__QUESTIONS TO ANSWER__
**A.** In the blog excerpt, what would Granddaughter do with Grandma?
**B.** Carry the blog excerpt forward, picking up after its final sentence about the family rallying around Grandma.

__TEXT UNDER STUDY__
__________

At the end of the conversation we congratulated ourselves on both our courage to give each other some hard feedback, and how we were able to listen with love and generosity of spirit.  Maybe it was easier because we are friends.  But it’s the practice when it’s easy that prepares us for when it’s hard, right?  I’m so proud of us; we really lived into our best relationship potential today.  We walked our talk.  Nobody witnessed it, but we know what we did.  [fist bump, high five emojis]

Here’s to friends holding each other accountable for the consequences of our words and actions, and upholding each other to be our best selves. I wish you all more friends like this.

Rally

DSC_0598

NaBloPoMo 2018:  What I’m Learning

In my first practice it was common for whole families to be my patients.  Grandparents, parents, children, grandchildren, cousins, and other webbed relations.  My fondest memories of those years revolve around witnessing the love, tension, and ultimate cohesion of these complex units of humanity.

One day Grandma came for a routine follow up visit.  We reviewed her blood pressure, glucose, and cholesterol numbers.  She wanted to lose some weight.  Everything was stable, but something seemed off.  I could not put my finger on it, and when I asked if everything was okay she said yes.  This scenario repeated maybe once or twice more over some months, and slowly we agreed she was depressed, though I’m not sure if I ever used that word.  There was no trigger, no event.  She had not had a history of depression.  She was just down, she did not know why, and she could not make it go away.

Grandma came from a culture and a generation that did not feel comfortable doing talk therapy.  She was also reticent to take prescription anti-depressants, even if they might help her feel better.  But she was happy to see me more regularly, just so I could keep track of her medical problems and make sure she was okay.  We reviewed the same list each time: fatigue, low mood, anhedonia.  No suicidality, biometrics stable.

Sometimes I would also see Son, Daughter-in-law, or Granddaughter.  I would ask them how Grandma was doing.  They never used the word ‘depressed,’ but they described how she was ‘kind of down,’ ‘sad,’ ‘going through a hard time.’  And then they would tell me what they were doing about it.  Someone would always be at Grandma’s house, keeping her company.  Sister would invite her out to lunch.  Granddaughter would take her out shopping.  Everybody attended to her just a little more, rallying around her, and nobody ever talked about why.

__________

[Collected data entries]
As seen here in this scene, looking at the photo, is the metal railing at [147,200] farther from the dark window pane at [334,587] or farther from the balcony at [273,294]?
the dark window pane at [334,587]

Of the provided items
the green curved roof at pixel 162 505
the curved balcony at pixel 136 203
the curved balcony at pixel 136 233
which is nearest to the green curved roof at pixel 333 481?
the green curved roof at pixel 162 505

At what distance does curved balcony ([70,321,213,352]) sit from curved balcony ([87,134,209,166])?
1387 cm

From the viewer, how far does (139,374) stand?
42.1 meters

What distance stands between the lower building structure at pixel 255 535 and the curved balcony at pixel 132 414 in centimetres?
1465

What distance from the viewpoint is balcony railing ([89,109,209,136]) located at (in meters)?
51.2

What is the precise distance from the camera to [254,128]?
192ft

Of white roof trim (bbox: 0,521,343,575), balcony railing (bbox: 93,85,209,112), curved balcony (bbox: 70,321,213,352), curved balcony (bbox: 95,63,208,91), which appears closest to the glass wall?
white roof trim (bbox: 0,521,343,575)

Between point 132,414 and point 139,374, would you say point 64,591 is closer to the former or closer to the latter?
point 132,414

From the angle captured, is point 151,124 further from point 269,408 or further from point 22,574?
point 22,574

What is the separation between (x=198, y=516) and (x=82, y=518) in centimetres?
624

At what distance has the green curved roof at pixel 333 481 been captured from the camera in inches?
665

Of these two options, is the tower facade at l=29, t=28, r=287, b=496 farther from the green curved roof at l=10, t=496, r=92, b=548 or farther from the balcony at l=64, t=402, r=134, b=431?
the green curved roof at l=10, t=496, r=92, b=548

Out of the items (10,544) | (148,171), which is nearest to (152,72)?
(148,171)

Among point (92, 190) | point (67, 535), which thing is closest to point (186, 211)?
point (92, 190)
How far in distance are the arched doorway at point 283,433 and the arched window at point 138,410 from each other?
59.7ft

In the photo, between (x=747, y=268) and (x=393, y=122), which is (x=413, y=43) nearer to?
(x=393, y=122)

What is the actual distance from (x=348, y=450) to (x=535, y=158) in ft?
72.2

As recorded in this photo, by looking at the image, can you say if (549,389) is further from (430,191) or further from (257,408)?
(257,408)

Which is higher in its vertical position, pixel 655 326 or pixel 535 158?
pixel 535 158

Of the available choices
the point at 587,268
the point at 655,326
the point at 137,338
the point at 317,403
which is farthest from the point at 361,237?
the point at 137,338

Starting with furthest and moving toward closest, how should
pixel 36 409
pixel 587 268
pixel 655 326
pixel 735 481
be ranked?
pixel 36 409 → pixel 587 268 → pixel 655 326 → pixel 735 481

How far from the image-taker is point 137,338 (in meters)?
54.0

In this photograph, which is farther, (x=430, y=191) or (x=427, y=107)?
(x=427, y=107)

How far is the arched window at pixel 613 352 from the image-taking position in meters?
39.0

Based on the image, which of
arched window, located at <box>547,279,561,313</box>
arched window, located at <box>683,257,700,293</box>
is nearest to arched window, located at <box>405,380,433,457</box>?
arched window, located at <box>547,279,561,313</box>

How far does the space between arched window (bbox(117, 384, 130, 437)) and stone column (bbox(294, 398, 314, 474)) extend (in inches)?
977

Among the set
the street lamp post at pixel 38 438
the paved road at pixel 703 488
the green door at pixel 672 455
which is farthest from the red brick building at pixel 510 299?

__________

__ANSWERS__
**A.** She would take Grandma out shopping.

**B.**
Grandma herself rallied, and her depression lifted over time.  In Chinese the expression for this is equivalent to having ‘walked out’ of it, like depression is a long tunnel in the mountain.  What a privilege to bear witness to this phenomenon—the family saw Grandma walking in a dark place, and they moved in a little closer, each with their own candle, lamp, or torch.  They helped light her way, and they all walked out with her together.

I had a shit day today, mostly of my own making.  Cramming in too many things, all scheduled too close together, trying to do too much, falling down on multiple levels, and adversely affecting multiple people around me.  I almost bailed on a chance to be with an amazing group of people tonight, out of exhaustion and self-loathing.  But these were my friends and I had not seen many of them in several months.  I felt quite listless at the beginning of dinner, not unlike I imagine Grandma felt.  But as I communed with my tribe, reconnected, and met a new friend, I started to feel better.  The yummy duck helped, too.  They could intuit a shadow on me.  And with gentleness and respect for boundaries, my friends rallied around me.  It was not pity or sympathy.  It was genuine empathy and wishes for my well-being.  So I rallied, too.

Things feel overwhelming more often now than before.  The anger, bickering, blaming, and self-righteousness I see, hear, and feel all around (and within) me really gets under my skin—ha, literally, I guess.  I know this will never be a permanent state; I will feel better tomorrow.  It’s also an interesting opportunity to observe how I’m walking the self-care talk—including the self-compassion part.  Fascinating.

Well friends, that’s what’s on my mind tonight.  My patients save me by teaching me.

I’m going to bed.  So I can rally some more tomorrow, and maybe help someone else do the same.